You will know a black sapote is ready to be picked when the stem has lifted from the base of the fruit. It will usually also have tiny black markings on its skin, indicating that it has already started the ripening process. Once it has been picked, keep it on your counter. You can expect it to ripen fully and be ready to eat after between two and 10 days. 

When to buy black sapote

You should always buy black sapotes in their unripened form, as indicated by an olive green, unspeckled exterior. The dark brown color will develop as the fruit reaches ripeness. Avoid any black sapotes with broken skin.

Most black sapotes are sold underripe because they are incredibly delicate when in their ripe form.
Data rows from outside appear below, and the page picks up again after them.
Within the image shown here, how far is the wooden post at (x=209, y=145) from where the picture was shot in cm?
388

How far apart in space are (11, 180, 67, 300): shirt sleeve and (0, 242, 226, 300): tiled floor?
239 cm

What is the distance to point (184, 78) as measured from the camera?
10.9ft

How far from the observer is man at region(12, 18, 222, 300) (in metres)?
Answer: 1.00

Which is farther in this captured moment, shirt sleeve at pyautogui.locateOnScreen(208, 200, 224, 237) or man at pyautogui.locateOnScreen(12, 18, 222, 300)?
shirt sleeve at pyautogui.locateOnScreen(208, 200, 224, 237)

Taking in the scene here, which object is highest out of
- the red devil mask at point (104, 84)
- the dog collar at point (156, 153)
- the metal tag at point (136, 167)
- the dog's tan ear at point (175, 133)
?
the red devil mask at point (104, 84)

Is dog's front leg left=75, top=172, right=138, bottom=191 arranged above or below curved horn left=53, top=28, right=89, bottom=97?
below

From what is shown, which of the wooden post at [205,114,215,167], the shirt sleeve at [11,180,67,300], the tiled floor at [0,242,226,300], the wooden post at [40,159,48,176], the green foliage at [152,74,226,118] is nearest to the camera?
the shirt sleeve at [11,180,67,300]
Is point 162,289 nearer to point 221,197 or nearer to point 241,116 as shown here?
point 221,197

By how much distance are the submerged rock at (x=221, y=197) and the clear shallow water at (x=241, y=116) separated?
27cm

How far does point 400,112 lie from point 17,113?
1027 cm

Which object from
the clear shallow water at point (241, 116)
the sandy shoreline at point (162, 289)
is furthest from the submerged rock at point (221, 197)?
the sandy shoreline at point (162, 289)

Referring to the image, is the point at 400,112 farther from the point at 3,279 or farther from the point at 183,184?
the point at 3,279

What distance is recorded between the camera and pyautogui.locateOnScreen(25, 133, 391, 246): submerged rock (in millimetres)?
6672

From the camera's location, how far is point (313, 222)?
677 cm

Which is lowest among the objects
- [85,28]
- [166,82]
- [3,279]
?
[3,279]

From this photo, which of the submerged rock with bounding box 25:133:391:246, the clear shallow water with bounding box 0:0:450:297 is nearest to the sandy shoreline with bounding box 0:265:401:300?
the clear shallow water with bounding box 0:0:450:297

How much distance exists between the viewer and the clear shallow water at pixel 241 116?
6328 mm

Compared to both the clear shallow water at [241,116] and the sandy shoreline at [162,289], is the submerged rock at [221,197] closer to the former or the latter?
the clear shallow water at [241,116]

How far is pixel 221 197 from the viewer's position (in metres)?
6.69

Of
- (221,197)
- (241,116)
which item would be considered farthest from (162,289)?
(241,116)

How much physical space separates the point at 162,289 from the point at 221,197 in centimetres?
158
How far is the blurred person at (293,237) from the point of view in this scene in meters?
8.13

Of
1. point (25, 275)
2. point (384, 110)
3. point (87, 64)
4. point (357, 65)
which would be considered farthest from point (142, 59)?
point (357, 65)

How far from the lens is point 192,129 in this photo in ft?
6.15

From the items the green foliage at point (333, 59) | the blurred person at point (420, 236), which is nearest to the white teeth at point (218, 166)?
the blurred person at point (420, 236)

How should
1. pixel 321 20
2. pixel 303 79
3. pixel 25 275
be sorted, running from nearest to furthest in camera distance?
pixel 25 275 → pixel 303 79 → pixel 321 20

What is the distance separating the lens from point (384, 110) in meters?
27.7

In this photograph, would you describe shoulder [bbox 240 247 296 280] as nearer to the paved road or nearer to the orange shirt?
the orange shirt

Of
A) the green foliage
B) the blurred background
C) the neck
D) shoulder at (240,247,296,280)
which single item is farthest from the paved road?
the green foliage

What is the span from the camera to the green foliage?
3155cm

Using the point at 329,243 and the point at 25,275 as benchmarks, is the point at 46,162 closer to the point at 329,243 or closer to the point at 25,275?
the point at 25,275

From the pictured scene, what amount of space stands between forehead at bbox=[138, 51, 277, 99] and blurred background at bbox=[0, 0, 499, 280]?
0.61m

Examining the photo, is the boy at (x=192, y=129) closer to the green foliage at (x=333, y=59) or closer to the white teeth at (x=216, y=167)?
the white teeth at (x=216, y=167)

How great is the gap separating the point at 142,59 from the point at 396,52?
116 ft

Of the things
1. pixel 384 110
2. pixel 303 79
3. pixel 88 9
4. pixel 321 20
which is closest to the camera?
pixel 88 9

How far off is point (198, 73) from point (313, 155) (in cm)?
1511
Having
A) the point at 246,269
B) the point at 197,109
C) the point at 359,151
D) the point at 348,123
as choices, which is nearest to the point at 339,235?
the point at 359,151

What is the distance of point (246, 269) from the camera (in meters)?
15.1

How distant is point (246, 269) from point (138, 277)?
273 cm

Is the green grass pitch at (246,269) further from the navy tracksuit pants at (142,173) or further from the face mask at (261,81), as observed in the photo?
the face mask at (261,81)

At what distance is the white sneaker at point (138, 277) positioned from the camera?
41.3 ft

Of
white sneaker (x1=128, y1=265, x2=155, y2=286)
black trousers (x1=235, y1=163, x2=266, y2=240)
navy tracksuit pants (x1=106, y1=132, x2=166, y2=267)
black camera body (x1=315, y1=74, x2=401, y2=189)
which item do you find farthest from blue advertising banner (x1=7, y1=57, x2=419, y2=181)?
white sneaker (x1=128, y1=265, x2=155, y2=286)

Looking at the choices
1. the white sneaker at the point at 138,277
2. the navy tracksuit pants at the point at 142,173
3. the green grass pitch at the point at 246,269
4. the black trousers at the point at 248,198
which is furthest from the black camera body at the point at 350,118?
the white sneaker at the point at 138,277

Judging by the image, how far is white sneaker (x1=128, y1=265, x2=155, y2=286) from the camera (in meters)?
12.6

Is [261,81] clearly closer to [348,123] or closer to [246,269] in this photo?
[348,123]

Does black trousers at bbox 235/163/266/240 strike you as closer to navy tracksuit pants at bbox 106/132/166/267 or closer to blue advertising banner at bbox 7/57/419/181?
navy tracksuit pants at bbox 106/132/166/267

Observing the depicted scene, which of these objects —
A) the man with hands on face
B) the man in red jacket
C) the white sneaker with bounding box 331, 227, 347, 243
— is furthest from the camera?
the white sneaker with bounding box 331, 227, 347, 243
Also, when a black sapote is already ripe, there is a limited window in which it can be eaten. Selling ripe black sapotes would just result in a lot of food waste, as many of them would go bad before being purchased or leave the customer with a very short time in which to eat their newly acquired fruit.

Lastly, black sapotes are usually only sold in-season, which covers winter and the very early spring for the most part. You're unlikely to find black sapotes anywhere if you shop for them outside this seasonal window.

How to store black sapote

The good news about this otherwise delicate fruit is that storage is relatively straightforward. Leave the fruit on the counter or in a fruit bowl at room temperature while waiting for it to ripen. These ambient conditions will enable the ripening process. Do not store the fruit in the fridge unless it's already ripe and soft to the touch. If you notice your black sapote is ripe but you're not ready to eat it yet, put it in the fridge, where it will last in its ripe phase for three to five days.

After you cut into a black sapote, it will dry out pretty fast, so you generally want to make sure you're eating the entire pulp or using all of it in a recipe. Otherwise, it will lose the easily spoonable texture that makes it such a unique fruit and joy to consume. 

Other varieties of sapote

White sapotes, the only other fruits that bear the sapote name yet aren't "true" sapotes, are more closely related to the citrus family. The white sapotes also have an aptly named white, custard-like interior. Other sapotes come from the Sapotaceae family and include sapodilla, yellow sapote, mamey sapote, and green sapote. All are native to various parts of Mexico and Central America.

The sapodilla's skin is textured and brown, with the fig-like interior of the fruit described as having a taste of brown sugar and pears. Mamey sapotes have similar skins to the sapodilla, but their insides are deep, vibrant orange in color and taste somewhat like almonds. 

Yellow sapotes are more commonly known as canistels. The fruit has a yellow-orange skin and its interior, as the name implies. Canistels have a sweet flavor with notes of eggnog, which is perhaps why yet another name for this plant is eggfruit. Lastly, green sapotes have green-yellow skin and orange-red pulp. The fruits aren't well-known outside Central America, though many people who eat them believe their flavor is stronger and better than the closely related mamey sapotes.